Luckily for them, they didn’t have to travel far for all the chanting. Vicar’s Close is accessed from the Wells Cathedral end by an imposing stone archway, the Chain Gate. Running over this is a covered walkway to the Cathedral for the vicar’s convenience, although this wasn’t added until the mid 1400’s.
Of the original 42 homes, 27 remain and every one is Grade 1 listed. Not hard to see why. The old windows, some modest and some elaborate. The carved details on those quirky chimneys, the gateways and gorgeous doors. So much history, so much beauty.
As a point of interest, the carvings on the chimneys are the heraldic shields of various Bishops. A subtle reminder of who was running the show, perhaps?
Vicar’s Close saw some changes in the 16th century when clerical marriage became allowed. Larger houses were needed and if you look closely, you can spot evidence of change. A bricked up doorway here, a subtle change in stone there.
The history and architecture is fascinating, but that’s not all. The Close has one last trick up the sleeve. It is the keeper of a medieval optical illusion.
Look down the street from the South (Cathedral) end and Vicar’s Close looks much longer than it truly is. From the North end the true scale is more apparent, but the view of Wells Cathedral looking over the houses more than compensates.
This false perspective was achieved by gradually widening the street as it moved away from the cathedral. It’s clever and to fully appreciate it you need to pause and view the street from both ends. It was designed to impress those entering from the Cathedral end. And it still does.
Just a quick nod to the heart of the city and the reason Wells has pulled off city status. It’s magnificent. Even if you don’t venture in, a wander up Vicar’s Close and around the exterior is time well spent.
The West Front in particular is jaw dropping, the medieval design involving six tiers of statues. A bit extra, very impressive. These Bishops and whoever was in charge back in the day, they apparently weren’t austere. Looking round Wells, I reckon they were a stylish bunch.
We skipped the interior as The Wolf was having an off day and didn’t meet the criteria of being, ‘on a lead and well-behaved’. For visitors with four legged friends that aren’t being a liability, dogs are allowed.
Water bowls provided and dog biscuits available at the on site Loft Cafe.
The Bishops Palace and the Swans of Wells
A short stroll from Wells Cathedral, The Bishops Palace. Said to be the oldest inhabited building in England, the fortified palace holds within its walls a ruined Great Hall, a private chapel and 14 acres of gardens. All accessed by passing under a great big stone built archway complete with a portcullis, and over a drawbridge that crosses the moat.
The water filled moat that is home to the city’s resident swans.
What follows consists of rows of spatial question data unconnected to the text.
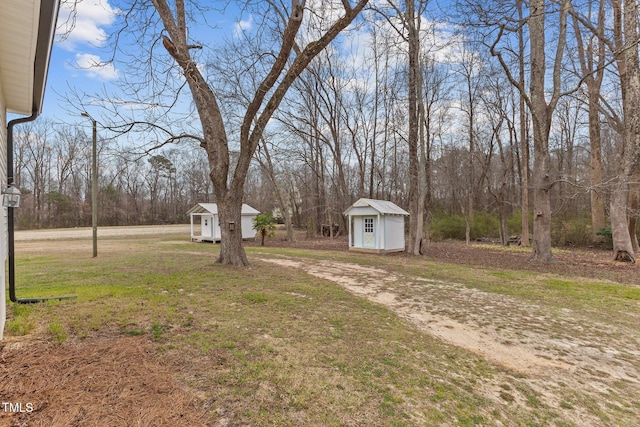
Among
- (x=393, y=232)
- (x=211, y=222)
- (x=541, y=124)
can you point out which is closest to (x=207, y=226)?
(x=211, y=222)

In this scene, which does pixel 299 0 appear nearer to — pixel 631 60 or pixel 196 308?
pixel 196 308

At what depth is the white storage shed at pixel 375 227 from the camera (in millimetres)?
13367

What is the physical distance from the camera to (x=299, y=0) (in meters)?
6.38

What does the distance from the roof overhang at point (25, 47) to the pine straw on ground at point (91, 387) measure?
2680 millimetres

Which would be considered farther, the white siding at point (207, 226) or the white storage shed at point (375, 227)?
the white siding at point (207, 226)

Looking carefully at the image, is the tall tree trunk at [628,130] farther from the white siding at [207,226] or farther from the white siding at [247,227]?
the white siding at [207,226]

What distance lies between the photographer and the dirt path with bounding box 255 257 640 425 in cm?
286

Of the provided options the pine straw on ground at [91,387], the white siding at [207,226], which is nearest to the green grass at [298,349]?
the pine straw on ground at [91,387]

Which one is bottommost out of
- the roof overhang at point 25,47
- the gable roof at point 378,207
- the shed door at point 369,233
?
the shed door at point 369,233

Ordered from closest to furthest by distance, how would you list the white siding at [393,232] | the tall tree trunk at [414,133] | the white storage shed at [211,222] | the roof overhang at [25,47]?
the roof overhang at [25,47] → the tall tree trunk at [414,133] → the white siding at [393,232] → the white storage shed at [211,222]

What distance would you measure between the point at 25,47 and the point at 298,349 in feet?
12.2

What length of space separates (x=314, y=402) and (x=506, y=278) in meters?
6.84

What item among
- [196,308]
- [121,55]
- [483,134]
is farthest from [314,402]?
[483,134]

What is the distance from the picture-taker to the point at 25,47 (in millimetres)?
2760
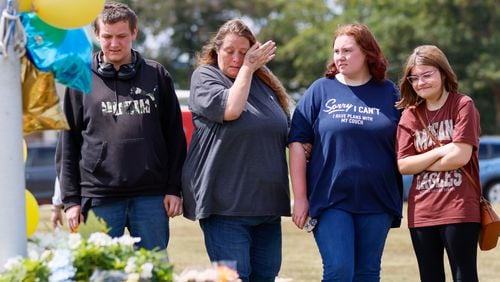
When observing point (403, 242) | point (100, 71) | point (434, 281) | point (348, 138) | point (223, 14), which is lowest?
point (403, 242)

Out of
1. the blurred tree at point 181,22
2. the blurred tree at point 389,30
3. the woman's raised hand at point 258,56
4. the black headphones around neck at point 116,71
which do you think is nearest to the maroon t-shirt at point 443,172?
the woman's raised hand at point 258,56

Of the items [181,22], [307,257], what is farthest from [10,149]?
[181,22]

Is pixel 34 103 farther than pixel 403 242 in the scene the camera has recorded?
No

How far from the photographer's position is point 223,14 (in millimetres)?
49625

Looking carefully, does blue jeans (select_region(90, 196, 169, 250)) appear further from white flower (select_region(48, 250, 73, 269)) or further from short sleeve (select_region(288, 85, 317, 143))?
white flower (select_region(48, 250, 73, 269))

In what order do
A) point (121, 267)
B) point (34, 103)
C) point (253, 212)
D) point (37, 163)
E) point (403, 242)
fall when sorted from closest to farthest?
point (121, 267), point (34, 103), point (253, 212), point (403, 242), point (37, 163)

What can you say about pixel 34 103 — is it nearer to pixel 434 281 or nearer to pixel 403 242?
pixel 434 281

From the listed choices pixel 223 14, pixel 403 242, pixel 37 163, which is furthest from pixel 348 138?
pixel 223 14

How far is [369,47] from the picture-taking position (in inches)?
210

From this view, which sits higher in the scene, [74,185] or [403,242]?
[74,185]

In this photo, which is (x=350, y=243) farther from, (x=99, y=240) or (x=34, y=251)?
(x=34, y=251)

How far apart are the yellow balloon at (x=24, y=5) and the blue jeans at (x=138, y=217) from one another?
1.59 metres

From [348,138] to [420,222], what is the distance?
2.00ft

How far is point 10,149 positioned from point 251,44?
1.92m
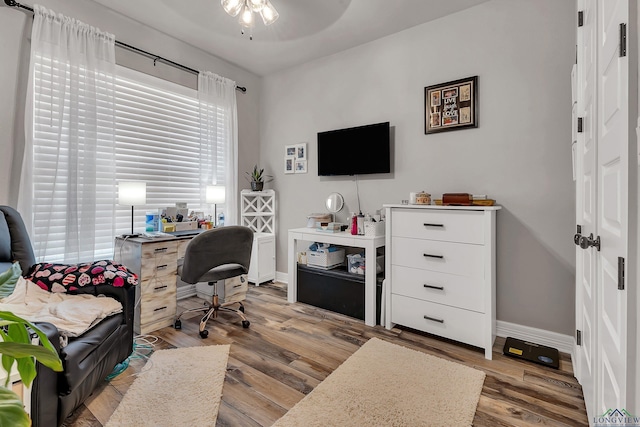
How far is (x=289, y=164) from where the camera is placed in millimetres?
3859

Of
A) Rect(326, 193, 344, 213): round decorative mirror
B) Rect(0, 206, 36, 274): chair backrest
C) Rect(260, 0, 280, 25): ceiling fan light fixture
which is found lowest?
Rect(0, 206, 36, 274): chair backrest

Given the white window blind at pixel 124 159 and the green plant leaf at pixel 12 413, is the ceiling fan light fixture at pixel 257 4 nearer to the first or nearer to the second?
the white window blind at pixel 124 159

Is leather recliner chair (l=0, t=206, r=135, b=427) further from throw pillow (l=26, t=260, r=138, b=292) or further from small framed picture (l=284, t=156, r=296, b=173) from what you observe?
small framed picture (l=284, t=156, r=296, b=173)

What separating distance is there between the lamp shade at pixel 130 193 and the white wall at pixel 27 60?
66 centimetres

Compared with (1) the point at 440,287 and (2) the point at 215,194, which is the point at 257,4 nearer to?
(2) the point at 215,194

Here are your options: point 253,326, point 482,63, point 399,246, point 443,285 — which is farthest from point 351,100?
point 253,326

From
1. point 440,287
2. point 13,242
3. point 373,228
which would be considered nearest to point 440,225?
point 440,287

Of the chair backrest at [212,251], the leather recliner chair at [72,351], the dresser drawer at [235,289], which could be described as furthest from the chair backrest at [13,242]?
the dresser drawer at [235,289]

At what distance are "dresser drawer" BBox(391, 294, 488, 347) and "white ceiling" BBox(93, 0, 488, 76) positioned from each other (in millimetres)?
2478

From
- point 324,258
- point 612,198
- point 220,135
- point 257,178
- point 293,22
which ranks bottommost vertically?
point 324,258

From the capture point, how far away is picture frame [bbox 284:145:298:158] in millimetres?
3793

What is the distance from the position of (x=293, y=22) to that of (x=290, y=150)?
141cm

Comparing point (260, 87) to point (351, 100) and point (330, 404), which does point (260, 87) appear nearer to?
point (351, 100)

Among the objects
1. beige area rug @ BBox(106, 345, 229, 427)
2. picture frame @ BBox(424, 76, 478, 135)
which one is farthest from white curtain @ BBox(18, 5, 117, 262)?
picture frame @ BBox(424, 76, 478, 135)
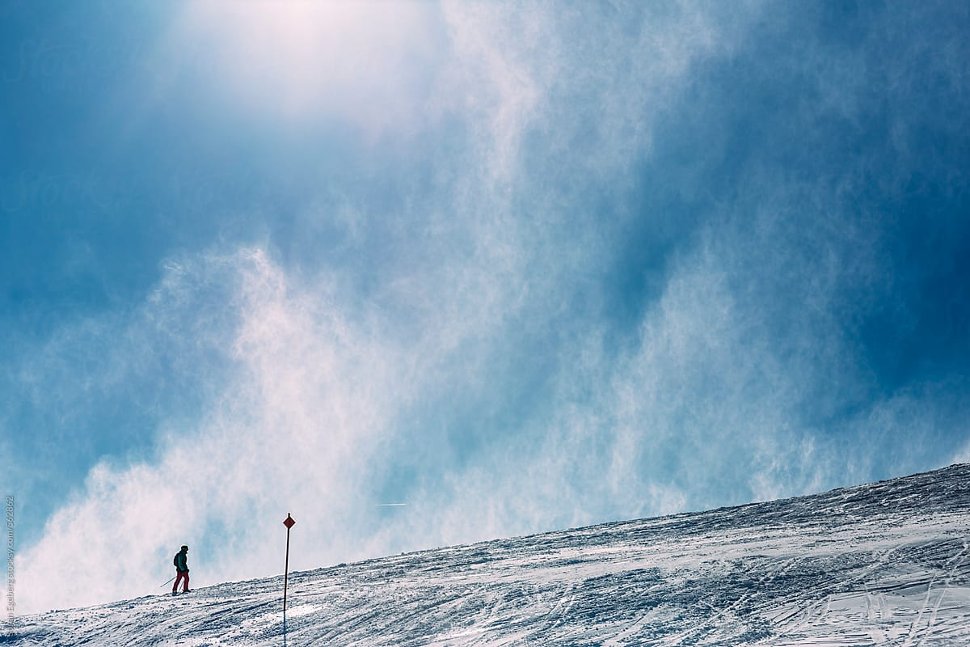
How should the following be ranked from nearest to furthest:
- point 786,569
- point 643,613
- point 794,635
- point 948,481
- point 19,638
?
point 794,635 → point 643,613 → point 786,569 → point 19,638 → point 948,481

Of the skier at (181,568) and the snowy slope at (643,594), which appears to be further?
the skier at (181,568)

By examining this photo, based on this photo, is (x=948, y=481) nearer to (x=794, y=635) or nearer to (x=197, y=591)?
(x=794, y=635)

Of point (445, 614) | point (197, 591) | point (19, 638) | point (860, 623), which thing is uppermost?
point (197, 591)

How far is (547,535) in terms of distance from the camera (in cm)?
2433

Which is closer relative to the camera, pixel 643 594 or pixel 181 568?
pixel 643 594

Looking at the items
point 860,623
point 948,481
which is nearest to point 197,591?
point 860,623

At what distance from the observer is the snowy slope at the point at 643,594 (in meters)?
10.3

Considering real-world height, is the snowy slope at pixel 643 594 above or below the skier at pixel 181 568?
below

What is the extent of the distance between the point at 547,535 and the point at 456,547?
347 centimetres

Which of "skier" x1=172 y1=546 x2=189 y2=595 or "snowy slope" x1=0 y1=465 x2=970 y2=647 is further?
"skier" x1=172 y1=546 x2=189 y2=595

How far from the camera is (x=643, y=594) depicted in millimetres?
12953

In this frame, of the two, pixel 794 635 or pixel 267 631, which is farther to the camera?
pixel 267 631

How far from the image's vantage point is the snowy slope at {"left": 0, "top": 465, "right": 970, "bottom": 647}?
10.3 m

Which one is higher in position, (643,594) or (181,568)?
(181,568)
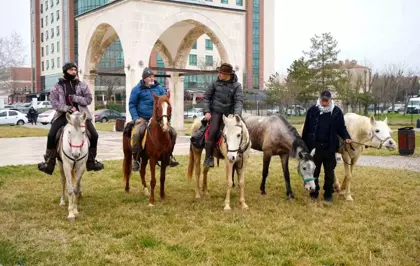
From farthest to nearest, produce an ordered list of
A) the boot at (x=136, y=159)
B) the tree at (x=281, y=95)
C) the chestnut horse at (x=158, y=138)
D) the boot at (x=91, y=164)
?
the tree at (x=281, y=95) → the boot at (x=136, y=159) → the boot at (x=91, y=164) → the chestnut horse at (x=158, y=138)

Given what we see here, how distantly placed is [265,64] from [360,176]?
231 feet

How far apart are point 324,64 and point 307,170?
38.5m

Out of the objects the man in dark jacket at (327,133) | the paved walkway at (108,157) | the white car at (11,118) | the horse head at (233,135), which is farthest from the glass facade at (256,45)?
the horse head at (233,135)

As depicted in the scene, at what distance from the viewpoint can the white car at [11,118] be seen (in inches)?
1379

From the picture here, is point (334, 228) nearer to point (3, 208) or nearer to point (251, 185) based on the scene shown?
point (251, 185)

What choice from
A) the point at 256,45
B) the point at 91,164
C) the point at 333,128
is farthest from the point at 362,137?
the point at 256,45

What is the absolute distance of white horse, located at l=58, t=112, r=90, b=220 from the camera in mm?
6379

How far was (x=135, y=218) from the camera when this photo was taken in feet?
21.8

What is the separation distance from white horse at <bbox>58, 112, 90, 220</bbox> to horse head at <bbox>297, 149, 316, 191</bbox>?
11.6 ft

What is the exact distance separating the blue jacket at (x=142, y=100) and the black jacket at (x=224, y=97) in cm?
91

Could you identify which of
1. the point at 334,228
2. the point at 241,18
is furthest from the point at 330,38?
the point at 334,228

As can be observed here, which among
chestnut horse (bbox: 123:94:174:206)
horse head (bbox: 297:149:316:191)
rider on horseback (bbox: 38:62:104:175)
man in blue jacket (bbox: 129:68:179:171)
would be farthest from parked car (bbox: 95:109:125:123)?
horse head (bbox: 297:149:316:191)

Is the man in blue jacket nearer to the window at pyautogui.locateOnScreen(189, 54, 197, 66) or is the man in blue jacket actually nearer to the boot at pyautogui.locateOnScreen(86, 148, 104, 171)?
the boot at pyautogui.locateOnScreen(86, 148, 104, 171)

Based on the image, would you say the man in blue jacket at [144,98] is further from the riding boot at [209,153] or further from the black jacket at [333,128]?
the black jacket at [333,128]
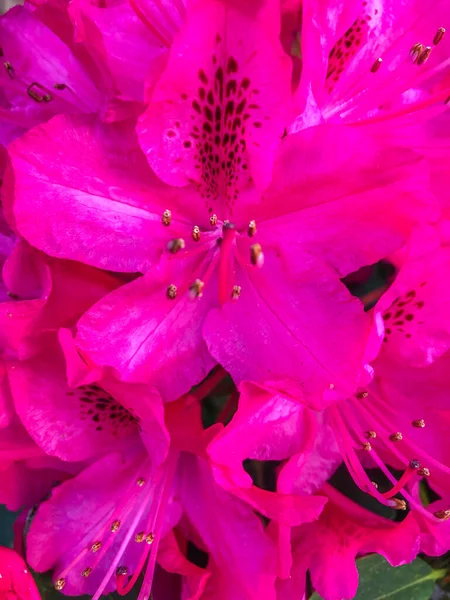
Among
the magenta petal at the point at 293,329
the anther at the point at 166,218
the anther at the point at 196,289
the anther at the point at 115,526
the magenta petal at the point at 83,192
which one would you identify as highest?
the magenta petal at the point at 83,192

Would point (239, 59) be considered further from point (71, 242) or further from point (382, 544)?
point (382, 544)

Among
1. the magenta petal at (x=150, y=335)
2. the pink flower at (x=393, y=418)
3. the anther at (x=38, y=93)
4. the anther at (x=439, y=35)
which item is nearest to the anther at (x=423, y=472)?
the pink flower at (x=393, y=418)

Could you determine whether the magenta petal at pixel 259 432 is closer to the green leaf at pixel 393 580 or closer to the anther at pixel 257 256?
the anther at pixel 257 256

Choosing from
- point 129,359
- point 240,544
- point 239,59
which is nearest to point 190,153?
point 239,59

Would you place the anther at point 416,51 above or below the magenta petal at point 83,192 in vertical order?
above

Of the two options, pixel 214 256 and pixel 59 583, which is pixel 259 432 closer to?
pixel 214 256

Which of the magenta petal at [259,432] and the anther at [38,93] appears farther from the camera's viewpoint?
the anther at [38,93]

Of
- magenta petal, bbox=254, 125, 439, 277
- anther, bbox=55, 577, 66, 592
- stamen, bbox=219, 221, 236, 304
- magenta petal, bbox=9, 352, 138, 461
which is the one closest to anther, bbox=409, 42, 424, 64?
magenta petal, bbox=254, 125, 439, 277

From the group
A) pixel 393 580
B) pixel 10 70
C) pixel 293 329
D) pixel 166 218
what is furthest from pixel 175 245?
pixel 393 580
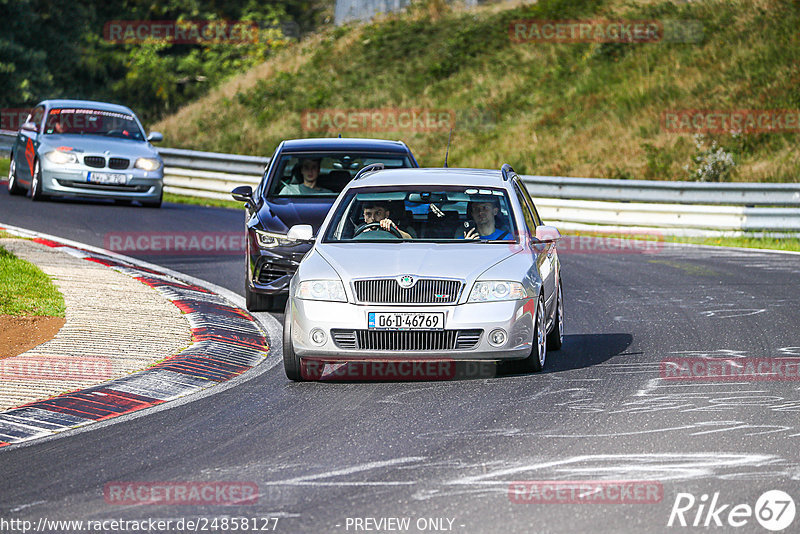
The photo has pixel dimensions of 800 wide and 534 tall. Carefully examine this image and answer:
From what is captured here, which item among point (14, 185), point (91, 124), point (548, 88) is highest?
point (548, 88)

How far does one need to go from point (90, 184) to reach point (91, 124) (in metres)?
1.80

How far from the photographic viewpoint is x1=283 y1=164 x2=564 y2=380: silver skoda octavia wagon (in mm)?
9250

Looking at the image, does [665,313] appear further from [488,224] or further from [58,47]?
[58,47]

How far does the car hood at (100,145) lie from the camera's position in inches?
885

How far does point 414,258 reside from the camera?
9.62m

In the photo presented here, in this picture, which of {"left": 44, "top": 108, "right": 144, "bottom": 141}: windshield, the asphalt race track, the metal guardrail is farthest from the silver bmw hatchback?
the asphalt race track

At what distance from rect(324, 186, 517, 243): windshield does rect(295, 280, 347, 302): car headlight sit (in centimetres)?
82

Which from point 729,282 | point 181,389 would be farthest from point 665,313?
point 181,389

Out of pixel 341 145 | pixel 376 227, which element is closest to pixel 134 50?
pixel 341 145

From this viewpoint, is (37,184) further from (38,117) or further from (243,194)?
(243,194)

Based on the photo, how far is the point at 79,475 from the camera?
22.5 feet

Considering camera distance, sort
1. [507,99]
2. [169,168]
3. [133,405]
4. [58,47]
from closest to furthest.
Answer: [133,405], [169,168], [507,99], [58,47]

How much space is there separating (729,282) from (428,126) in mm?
20620

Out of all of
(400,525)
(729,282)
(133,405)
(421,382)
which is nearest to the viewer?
(400,525)
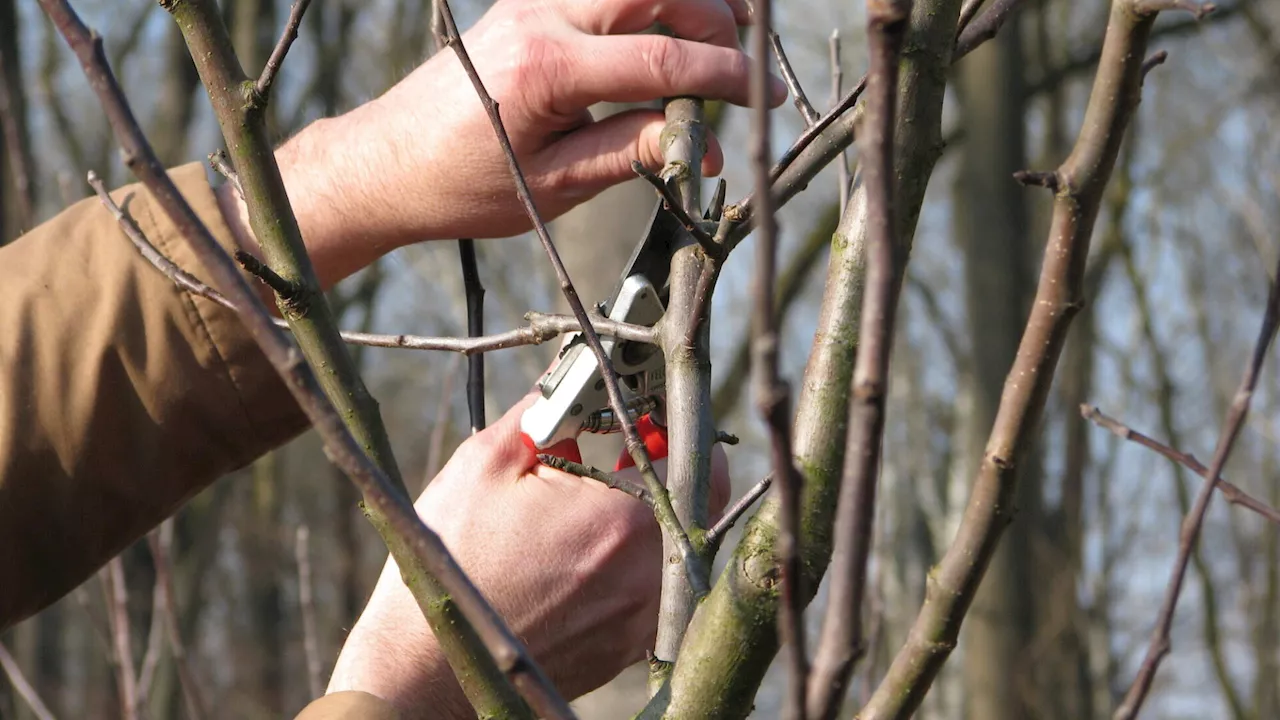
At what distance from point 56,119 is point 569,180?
22.2 ft

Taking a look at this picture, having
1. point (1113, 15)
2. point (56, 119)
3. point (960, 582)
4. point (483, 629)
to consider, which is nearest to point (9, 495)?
point (483, 629)

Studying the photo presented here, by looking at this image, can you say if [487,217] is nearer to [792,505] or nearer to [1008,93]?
[792,505]

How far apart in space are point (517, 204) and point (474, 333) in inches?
15.6

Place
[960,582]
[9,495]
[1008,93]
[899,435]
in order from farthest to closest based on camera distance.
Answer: [899,435] < [1008,93] < [9,495] < [960,582]

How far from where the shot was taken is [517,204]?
1777mm

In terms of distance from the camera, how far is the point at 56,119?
24.1 ft

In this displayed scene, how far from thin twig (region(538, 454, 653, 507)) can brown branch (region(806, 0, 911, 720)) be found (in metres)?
0.61

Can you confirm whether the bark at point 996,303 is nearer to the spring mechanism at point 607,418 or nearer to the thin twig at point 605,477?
the spring mechanism at point 607,418

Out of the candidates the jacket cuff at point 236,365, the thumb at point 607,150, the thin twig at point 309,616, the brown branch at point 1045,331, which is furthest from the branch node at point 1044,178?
the thin twig at point 309,616

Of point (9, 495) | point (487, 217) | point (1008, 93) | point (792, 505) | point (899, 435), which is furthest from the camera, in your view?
point (899, 435)

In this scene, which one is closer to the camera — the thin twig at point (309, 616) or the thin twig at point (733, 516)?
the thin twig at point (733, 516)

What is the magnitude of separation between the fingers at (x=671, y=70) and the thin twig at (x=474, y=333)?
30cm

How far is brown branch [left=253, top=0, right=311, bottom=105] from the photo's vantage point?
3.12 ft

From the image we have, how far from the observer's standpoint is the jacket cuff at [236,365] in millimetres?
1839
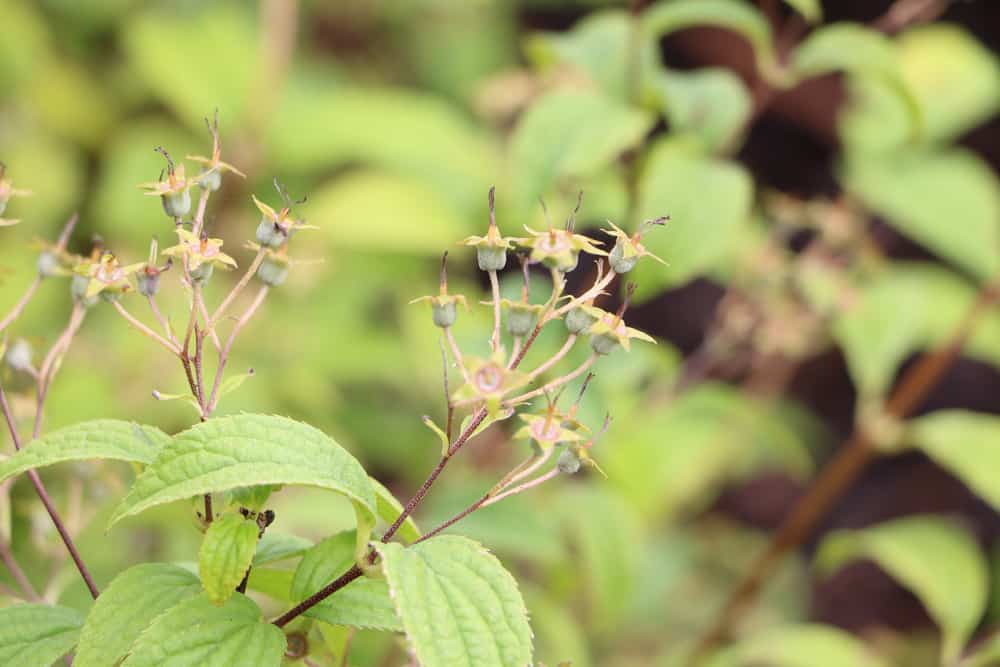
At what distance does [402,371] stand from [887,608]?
1354 mm

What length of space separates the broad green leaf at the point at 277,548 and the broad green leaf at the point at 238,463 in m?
0.10

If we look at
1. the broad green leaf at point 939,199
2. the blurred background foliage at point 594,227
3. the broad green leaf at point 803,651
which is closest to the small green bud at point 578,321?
the blurred background foliage at point 594,227

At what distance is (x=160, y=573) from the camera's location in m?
0.55

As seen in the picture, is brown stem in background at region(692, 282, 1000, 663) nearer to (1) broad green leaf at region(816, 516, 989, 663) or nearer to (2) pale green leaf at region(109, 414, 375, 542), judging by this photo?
(1) broad green leaf at region(816, 516, 989, 663)

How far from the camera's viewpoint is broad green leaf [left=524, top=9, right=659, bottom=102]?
1085 mm

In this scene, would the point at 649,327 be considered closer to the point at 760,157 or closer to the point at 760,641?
the point at 760,157

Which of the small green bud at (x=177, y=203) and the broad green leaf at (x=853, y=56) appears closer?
the small green bud at (x=177, y=203)

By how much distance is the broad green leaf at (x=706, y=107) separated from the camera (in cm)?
105

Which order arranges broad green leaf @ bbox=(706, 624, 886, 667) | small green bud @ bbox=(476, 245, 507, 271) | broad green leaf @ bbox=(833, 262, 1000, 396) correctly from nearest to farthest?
small green bud @ bbox=(476, 245, 507, 271) → broad green leaf @ bbox=(706, 624, 886, 667) → broad green leaf @ bbox=(833, 262, 1000, 396)

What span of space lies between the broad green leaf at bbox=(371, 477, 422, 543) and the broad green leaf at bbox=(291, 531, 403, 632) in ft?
0.08

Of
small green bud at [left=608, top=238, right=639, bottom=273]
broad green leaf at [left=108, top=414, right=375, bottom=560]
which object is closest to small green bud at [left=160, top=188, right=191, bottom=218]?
broad green leaf at [left=108, top=414, right=375, bottom=560]

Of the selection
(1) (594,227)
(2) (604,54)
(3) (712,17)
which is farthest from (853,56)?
(1) (594,227)

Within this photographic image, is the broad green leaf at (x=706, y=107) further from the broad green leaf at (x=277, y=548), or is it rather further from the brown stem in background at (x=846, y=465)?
the broad green leaf at (x=277, y=548)

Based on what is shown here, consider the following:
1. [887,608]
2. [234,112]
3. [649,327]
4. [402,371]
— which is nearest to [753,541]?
[887,608]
And that’s what I came for.
All swans are beautiful creatures, but these birds? Something special. They’ve learned to ring a bell hung by a tiny window in order to be fed. The story goes that this practice goes back to the 1850’s, when a Bishops daughter taught a pair of swans to ring a bell at the gate.
There are now two swan bells and the palace is keeping tradition alive by offering a home to rescue swans. It’s very sweet and very charming. I managed to capture a quick video.
You don’t need to access the grounds to see the swans, you’ll spot them and their silver bells next to the drawbridge. I’ll be back to explore the dog friendly grounds later in the year when the gardens are blooming and the weather is a bit less bloomin’ unpredictable.
The Bishops Palace can be accessed from Wells market square by passing under yet another imposing stone gateway. These are a feature of Wells, it’s very impressive. Proof that this small city has never been afraid to think big.
Come to think of it… city status, village feel. Bishops of old doing a Grand Designs and crafting streets, a Cathedral with statues galore and a girl in a palace training swans. This place is a story, a visually stunning period drama just waiting to be created. Netflix, call me. We’ll work on this together.
While I wait for Netflix to call- they haven’t yet, they’re probably just busy- tell me; have I convinced you to put Wells on your list of places to see?